The first step in the integration process was finding an implementation of the EVM with support for zero-knowledge proofs. We decided to start with Polygon’s EMV-compatible zkEVM, specifically, its implementation based on the Erigon Ethereum client.
Integrating the vanilla zkEVM implementation would have been a much more challenging task because it’s, at its core, written almost entirely in C++ while our platform is almost fully written in Golang. For this reason, integrating zkEVM-Erigon seemed more straightforward.
However, the Erigon-based implementation also proved to be more challenging than expected.
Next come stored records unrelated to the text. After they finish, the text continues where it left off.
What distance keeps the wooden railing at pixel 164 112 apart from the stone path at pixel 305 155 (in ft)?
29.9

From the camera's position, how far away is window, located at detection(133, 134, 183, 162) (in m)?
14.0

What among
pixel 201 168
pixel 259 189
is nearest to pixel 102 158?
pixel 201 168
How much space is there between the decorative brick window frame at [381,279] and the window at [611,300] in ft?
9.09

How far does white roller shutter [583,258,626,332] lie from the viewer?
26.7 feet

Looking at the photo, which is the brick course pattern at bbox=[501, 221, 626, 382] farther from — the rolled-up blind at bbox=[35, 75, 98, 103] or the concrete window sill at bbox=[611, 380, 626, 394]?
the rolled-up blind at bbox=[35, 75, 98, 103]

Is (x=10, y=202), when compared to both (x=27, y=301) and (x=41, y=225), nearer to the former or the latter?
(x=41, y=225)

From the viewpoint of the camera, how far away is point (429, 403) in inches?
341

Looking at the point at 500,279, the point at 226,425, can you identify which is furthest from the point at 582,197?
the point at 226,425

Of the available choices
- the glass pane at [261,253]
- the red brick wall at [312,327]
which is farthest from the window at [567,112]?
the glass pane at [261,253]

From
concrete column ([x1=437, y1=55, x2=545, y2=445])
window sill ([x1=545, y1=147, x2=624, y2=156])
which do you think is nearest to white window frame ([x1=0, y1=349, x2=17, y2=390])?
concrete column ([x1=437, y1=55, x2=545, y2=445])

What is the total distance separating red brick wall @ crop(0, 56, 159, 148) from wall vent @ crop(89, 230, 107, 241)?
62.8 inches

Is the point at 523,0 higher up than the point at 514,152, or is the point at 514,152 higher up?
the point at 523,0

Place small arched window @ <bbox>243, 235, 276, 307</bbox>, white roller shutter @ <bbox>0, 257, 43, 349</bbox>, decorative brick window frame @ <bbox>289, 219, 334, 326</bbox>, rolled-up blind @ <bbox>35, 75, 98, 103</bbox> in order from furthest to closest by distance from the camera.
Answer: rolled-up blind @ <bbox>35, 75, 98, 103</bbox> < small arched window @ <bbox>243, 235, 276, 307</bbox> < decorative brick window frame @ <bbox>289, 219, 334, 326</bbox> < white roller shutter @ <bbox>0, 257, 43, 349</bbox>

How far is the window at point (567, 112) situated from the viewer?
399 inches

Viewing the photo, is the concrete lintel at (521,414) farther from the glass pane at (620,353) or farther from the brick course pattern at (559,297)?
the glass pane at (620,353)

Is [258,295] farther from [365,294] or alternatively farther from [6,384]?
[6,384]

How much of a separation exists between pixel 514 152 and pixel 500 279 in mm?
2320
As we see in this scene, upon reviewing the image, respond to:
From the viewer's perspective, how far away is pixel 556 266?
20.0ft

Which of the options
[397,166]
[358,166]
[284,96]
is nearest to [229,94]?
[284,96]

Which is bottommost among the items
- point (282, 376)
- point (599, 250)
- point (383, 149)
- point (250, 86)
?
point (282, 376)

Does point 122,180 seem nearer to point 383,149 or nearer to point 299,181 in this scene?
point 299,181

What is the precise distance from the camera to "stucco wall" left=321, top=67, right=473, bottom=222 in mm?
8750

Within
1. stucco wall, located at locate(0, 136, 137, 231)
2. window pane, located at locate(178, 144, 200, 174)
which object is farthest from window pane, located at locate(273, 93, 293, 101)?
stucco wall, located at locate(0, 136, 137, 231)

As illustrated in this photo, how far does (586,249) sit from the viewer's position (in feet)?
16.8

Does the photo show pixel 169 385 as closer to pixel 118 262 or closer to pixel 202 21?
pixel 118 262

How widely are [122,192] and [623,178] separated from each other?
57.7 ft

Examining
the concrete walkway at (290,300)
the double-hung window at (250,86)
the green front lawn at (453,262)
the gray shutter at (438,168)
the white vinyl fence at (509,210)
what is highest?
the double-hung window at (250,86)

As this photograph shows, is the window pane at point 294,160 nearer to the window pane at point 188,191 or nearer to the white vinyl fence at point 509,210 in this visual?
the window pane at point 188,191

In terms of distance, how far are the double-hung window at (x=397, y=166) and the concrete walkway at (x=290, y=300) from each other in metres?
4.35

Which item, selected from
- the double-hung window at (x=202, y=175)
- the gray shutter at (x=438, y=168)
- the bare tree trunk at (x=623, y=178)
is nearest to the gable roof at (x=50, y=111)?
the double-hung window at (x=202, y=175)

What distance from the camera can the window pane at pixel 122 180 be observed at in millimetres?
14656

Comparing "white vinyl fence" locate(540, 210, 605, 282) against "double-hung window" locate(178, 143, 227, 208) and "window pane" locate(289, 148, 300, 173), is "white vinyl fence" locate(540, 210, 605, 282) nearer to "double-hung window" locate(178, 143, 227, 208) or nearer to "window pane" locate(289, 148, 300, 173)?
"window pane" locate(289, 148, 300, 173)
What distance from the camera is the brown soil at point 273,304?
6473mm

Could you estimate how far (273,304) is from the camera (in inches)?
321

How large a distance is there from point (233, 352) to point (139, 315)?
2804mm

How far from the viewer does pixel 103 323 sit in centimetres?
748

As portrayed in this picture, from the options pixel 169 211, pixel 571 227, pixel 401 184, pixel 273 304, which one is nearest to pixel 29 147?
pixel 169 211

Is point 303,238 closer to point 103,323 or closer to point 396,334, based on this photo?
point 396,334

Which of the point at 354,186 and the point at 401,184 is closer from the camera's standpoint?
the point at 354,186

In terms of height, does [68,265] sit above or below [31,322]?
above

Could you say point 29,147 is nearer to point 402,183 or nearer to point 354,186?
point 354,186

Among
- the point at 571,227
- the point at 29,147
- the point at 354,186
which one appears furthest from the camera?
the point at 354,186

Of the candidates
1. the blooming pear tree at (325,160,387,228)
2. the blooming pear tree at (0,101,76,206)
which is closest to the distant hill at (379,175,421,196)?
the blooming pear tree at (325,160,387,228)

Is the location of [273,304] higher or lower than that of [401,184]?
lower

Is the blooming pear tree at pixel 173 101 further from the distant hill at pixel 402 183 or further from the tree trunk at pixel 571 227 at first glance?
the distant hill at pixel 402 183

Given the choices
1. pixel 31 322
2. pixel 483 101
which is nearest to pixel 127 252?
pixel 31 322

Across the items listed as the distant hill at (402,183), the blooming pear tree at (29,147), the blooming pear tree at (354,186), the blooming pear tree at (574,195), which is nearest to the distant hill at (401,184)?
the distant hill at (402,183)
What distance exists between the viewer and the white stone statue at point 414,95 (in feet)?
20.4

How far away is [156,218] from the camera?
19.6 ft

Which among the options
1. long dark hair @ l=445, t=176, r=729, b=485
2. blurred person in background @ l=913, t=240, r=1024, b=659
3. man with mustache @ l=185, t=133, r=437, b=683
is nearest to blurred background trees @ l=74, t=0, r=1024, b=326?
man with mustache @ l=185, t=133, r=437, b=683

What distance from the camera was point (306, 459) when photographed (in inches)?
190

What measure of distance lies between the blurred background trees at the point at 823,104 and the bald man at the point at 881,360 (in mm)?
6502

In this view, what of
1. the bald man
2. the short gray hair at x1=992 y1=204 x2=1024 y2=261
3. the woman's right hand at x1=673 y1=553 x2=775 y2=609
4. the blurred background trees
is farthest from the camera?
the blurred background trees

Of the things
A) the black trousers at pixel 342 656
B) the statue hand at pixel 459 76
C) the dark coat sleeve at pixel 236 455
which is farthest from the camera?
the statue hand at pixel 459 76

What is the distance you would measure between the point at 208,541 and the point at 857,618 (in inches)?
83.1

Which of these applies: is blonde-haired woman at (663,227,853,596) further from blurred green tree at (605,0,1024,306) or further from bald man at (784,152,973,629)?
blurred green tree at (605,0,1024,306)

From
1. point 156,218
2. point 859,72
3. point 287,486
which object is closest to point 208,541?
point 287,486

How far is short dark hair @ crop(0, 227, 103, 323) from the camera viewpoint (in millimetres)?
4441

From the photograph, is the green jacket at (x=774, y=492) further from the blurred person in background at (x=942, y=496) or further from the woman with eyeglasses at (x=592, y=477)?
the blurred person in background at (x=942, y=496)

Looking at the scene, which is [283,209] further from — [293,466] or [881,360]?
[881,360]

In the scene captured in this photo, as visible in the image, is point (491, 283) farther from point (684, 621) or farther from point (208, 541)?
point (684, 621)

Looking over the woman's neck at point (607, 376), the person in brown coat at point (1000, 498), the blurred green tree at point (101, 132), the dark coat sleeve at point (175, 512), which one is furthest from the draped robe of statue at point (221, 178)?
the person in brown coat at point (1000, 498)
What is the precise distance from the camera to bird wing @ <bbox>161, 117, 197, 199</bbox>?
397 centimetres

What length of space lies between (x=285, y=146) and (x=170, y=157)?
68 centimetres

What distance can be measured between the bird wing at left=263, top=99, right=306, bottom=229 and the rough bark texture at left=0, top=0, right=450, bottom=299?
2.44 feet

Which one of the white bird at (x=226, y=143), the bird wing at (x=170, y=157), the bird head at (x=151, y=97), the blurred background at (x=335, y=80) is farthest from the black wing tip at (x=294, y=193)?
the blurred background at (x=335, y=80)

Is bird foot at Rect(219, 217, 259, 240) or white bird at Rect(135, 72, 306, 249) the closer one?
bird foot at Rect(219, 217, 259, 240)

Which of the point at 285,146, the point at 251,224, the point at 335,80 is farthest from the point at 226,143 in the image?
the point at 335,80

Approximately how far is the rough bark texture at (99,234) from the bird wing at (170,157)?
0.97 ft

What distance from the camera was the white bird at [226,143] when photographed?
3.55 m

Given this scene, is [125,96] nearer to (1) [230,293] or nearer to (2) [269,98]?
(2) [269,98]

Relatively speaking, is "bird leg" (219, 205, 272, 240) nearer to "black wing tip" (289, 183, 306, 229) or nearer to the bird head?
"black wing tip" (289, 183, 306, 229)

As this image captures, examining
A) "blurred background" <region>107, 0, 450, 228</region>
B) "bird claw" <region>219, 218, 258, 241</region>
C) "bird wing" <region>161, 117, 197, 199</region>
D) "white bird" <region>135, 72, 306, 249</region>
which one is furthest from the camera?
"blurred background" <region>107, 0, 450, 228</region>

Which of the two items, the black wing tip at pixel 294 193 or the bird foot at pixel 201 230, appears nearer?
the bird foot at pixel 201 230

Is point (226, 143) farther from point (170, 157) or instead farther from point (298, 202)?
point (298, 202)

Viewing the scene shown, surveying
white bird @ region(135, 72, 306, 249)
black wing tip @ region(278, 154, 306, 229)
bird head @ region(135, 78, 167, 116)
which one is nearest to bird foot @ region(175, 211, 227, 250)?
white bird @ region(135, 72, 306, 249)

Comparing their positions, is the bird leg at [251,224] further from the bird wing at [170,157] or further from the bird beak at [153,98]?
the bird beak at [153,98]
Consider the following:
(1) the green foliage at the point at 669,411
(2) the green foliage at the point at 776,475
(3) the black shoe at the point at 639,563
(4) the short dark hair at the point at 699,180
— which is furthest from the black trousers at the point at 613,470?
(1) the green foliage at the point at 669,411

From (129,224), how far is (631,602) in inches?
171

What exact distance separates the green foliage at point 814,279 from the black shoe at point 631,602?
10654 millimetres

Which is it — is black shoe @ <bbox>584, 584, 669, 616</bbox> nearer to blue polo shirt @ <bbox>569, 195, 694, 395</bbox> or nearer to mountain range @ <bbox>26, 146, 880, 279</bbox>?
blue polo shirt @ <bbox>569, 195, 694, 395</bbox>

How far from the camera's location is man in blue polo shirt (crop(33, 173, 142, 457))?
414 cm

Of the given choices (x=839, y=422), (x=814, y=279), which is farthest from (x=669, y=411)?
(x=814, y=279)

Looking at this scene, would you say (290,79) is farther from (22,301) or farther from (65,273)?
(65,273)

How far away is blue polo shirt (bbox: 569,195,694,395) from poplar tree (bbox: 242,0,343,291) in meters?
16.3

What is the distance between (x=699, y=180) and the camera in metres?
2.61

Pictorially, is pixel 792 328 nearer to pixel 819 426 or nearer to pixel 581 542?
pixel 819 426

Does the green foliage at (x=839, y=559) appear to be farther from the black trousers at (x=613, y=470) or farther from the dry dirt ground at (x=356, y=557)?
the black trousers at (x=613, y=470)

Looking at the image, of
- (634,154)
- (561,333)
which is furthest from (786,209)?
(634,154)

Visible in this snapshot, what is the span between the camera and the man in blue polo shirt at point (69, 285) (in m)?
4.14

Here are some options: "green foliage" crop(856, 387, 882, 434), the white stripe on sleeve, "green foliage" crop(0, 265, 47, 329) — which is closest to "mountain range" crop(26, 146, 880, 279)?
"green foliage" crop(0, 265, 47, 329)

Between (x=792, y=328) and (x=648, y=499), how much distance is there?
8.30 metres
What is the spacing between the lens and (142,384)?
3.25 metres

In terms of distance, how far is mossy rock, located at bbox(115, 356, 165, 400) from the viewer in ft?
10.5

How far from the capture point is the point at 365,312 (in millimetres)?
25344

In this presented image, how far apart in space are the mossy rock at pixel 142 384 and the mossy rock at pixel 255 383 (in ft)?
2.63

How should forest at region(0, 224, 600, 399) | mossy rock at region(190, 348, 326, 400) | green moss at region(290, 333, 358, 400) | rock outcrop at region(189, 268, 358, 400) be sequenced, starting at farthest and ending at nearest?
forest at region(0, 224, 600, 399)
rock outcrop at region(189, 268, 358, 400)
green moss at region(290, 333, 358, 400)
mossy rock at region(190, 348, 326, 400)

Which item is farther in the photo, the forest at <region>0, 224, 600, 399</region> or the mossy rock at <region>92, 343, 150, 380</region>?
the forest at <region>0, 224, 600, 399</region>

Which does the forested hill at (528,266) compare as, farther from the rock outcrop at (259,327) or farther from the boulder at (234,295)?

The implementation is still in its early phases, which introduced several issues of its own.
The Polygon zkEVM network
The Polygon zkEVM network, formerly known as Polygon Hermez, is a rollup solution based on the eponymous zero-knowledge EVM variant. It’s considered to be in its beta stage and is among the few EVM-compatible networks with significant traffic.
Compatibility with the Ethereum Virtual Machine
Apart from executing an EVM program, zero-knowledge EVMs are required to output cryptographic zero-knowledge proofs of validity for every step in the execution. Due to this, designing a zero-knowledge EVM variant that behaves exactly like the canonical EVM is a difficult task. Vitalik has written an article classifying the various types of zero-knowledge EVM variants according to how closely they emulate the EVM.
In the case of the zkEVM, it’s considered to be a type 3 zero-knowledge EVM, meaning that it implements nearly all of the EVM functionalities, apart from some precompiled contracts. To achieve this near-EVM-equivalence, the zkEVM team relied on two custom intermediary languages: the zkASM and the Polynomial Identity Language. In tandem, they served as the base layer on top of which the EVM would be interpreted while being able to generate the required zero-knowledge proofs.
The problems of integrating a network in its infancy
As we have already mentioned, ZK rollup solutions are a wonderful piece of technology. However, they’re still very young. Even though the Polygon zkEVM network is considered to be among the top ZK solutions and has substantial total value locked, it’s still very much in development and testing.
Additionally, we did not use the original zkEVM node developed by Polygon for our integration. Instead, we used the zkEVM node implementation based on Erigon. Polygon officially added the Erigon zkEVM repository to their organization the day before we started our integration work. It was still in the 0.0.1
alpha release when we started the integration and it caused many problems down the line.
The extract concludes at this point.